• _DOCUMENT EXCERPT_
-- start --
6) EXPERIENCE IS PRICELESS. Why there aren’t regularly-scheduled formal departmental presentations to ABD’s and post-docs on academic publishing, I’ll never understand. I think that the scholarly silence of mentors and advisors on this topic is deafening. Sadly, you’re just going to have to take the initiative. Talk to your peers about their experiences publishing their first book. Attend a conference panel on the publishing process (they’re often sponsored by a major press in the guild). What were the most valuable lessons scholars earned? Learn about the different houses. Ask about the procedures and timelines. Be prepared to wait.

7) THE SECRET OF SERIES. Consider submitting the manuscript for inclusion in a series. It will align you with an established list, raise your profile, and ensure purchase by academic libraries, which is more important than you think. Contact the series editor directly and ask if s/he would be interested in considering the work. With a series editor’s imprimatur, you may get a better chance with an editor at the press. You also may get a better chance with your tenure committee.
-- end --
• _DIRECTIONS_
In the academic publishing advice above, whom does the author recommend contacting directly about including a manuscript in a series? The data that follow have no connection to the academic publishing advice.

• _STORED DATA_
-- start --
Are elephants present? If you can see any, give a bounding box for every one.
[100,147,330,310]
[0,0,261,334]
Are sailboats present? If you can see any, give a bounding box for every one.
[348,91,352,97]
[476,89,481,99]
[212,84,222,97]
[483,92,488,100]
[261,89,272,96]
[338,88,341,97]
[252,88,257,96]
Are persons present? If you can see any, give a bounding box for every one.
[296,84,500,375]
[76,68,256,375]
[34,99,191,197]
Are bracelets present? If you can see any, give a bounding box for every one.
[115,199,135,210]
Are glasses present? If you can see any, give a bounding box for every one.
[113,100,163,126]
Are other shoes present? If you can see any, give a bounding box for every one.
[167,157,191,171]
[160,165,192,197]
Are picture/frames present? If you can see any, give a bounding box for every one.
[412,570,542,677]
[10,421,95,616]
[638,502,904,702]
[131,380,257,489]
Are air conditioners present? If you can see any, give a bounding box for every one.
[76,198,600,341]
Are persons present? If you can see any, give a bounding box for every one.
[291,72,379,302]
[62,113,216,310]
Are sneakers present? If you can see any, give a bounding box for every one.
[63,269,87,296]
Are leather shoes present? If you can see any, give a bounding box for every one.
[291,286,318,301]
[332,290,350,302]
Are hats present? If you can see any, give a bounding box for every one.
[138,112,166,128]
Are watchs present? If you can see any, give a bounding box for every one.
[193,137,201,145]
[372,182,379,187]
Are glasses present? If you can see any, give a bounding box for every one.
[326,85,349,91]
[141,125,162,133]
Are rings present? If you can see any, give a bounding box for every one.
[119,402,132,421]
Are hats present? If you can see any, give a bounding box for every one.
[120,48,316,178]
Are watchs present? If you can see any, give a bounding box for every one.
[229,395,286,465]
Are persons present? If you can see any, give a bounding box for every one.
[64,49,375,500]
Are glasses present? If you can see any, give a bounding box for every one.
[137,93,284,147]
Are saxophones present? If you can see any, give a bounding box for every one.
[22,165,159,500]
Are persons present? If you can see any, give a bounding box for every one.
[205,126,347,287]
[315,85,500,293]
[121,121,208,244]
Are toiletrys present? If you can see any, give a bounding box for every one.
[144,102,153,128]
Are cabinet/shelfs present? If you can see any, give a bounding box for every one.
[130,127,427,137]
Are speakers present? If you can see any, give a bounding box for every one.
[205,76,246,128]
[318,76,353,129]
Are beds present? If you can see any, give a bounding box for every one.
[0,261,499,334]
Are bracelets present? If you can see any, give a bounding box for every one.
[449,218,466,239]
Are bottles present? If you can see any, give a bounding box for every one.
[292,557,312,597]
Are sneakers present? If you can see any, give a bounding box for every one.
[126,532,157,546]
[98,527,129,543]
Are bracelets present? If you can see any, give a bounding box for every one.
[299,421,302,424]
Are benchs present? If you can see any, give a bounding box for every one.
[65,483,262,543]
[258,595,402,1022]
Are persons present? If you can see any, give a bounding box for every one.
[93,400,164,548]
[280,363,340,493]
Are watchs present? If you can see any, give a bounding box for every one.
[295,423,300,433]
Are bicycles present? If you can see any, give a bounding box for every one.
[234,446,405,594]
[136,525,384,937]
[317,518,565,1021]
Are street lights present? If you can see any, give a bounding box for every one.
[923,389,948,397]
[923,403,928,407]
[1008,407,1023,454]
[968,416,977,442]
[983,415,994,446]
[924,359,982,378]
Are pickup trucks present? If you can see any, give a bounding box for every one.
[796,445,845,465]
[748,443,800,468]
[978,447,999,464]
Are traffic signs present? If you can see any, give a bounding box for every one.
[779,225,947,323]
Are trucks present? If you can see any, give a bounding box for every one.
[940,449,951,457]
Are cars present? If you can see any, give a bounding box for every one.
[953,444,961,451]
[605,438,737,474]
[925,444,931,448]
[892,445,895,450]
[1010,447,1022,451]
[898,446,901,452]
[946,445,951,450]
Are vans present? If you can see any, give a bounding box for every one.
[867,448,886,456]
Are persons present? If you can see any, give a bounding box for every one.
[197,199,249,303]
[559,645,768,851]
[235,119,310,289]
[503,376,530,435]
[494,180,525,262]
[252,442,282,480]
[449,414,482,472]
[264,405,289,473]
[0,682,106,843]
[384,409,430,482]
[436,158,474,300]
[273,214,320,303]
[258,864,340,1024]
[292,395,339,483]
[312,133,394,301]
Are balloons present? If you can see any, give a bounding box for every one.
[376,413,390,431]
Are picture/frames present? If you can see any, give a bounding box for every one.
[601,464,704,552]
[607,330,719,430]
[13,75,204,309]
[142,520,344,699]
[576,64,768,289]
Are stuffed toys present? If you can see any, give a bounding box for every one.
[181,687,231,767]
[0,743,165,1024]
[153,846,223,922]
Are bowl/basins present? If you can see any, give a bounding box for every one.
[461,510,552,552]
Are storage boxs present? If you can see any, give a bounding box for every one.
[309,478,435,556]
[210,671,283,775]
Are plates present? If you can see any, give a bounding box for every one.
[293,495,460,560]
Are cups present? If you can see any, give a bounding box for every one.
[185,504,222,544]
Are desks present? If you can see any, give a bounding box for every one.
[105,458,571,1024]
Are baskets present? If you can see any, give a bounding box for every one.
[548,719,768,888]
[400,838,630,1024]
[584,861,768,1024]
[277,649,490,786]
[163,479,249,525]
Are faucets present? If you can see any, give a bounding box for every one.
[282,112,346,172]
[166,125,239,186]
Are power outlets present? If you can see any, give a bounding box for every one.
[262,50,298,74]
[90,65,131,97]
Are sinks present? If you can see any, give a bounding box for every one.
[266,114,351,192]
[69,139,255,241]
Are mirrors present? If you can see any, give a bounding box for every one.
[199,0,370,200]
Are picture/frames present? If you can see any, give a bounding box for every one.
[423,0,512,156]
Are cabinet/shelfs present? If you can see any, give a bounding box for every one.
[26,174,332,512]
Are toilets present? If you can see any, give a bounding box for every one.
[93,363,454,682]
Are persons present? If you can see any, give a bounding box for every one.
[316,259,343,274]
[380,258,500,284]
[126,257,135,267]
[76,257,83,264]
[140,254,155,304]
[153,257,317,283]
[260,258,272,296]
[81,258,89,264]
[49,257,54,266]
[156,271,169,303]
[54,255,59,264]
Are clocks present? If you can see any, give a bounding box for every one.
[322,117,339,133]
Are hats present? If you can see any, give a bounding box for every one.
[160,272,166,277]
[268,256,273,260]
-- end --
• _THE ANSWER_
The series editor.